WHAT IS EXPECTED –
In the data below, find each line that contains the word "Forum" and copy it.

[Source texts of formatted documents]
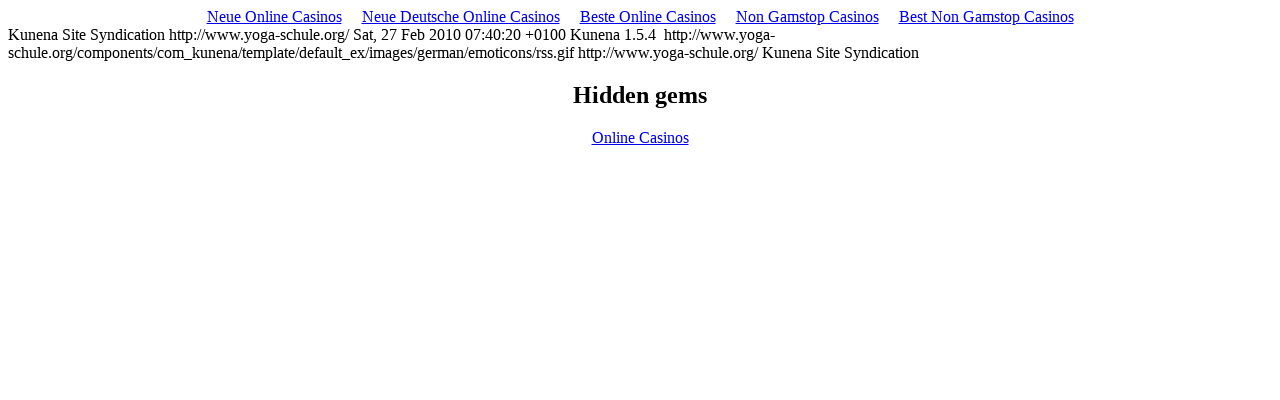

--- FILE ---
content_type: text/html; charset=utf-8
request_url: https://www.yoga-schule.org/Yoga-Forum/rss/
body_size: 810
content:
<!--?xml version="1.0" encoding="utf-8"?--><!-- generator="Kunena 1.5.4"> --><html><head></head><body><div style="text-align: center;"><a href="https://bikesale.de/neue-online-casinos" style="padding: 5px 10px;">Neue Online Casinos</a><a href="https://www.projekt-deal.de/" style="padding: 5px 10px;">Neue Deutsche Online Casinos</a><a href="https://www.jakobus-info.de/" style="padding: 5px 10px;">Beste Online Casinos</a><a href="https://www.unearthedsounds.co.uk/" style="padding: 5px 10px;">Non Gamstop Casinos</a><a href="https://freegary.org.uk/" style="padding: 5px 10px;">Best Non Gamstop Casinos</a></div><rss version="0.91">
    <channel>
        <title>Yoga-Münster-Patanjali Yogaschule Münster - Forum</title>
	<link rel="canonical" href="https://yoga-schule.org/Yoga-Forum/rss/"/>
        <description>Kunena Site Syndication</description>
        <link/>http://www.yoga-schule.org/
        <lastbuilddate>Sat, 27 Feb 2010 07:40:20 +0100</lastbuilddate>
        <generator>Kunena 1.5.4</generator>
        <img/>
	        <url>http://www.yoga-schule.org/components/com_kunena/template/default_ex/images/german/emoticons/rss.gif</url>
	        <title>Powered by Kunena</title>
	        <link/>http://www.yoga-schule.org/
	        <description>Kunena Site Syndication</description>
        
    </channel>
</rss><div style="text-align:center"><h2>Hidden gems</h2><ul style="list-style:none;padding-left:0"><li><a href="https://www.deutsche-seniorenliga.de/">Online Casinos</a></li></ul></div><script defer src="https://static.cloudflareinsights.com/beacon.min.js/vcd15cbe7772f49c399c6a5babf22c1241717689176015" integrity="sha512-ZpsOmlRQV6y907TI0dKBHq9Md29nnaEIPlkf84rnaERnq6zvWvPUqr2ft8M1aS28oN72PdrCzSjY4U6VaAw1EQ==" data-cf-beacon='{"version":"2024.11.0","token":"12435b1adc474f189fa656b7f3a9ddf8","r":1,"server_timing":{"name":{"cfCacheStatus":true,"cfEdge":true,"cfExtPri":true,"cfL4":true,"cfOrigin":true,"cfSpeedBrain":true},"location_startswith":null}}' crossorigin="anonymous"></script>
</body></html>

ANSWER SPACE –
request_url: https://www.yoga-schule.org/Yoga-Forum/rss/
        <title>Yoga-Münster-Patanjali Yogaschule Münster - Forum</title>
	<link rel="canonical" href="https://yoga-schule.org/Yoga-Forum/rss/"/>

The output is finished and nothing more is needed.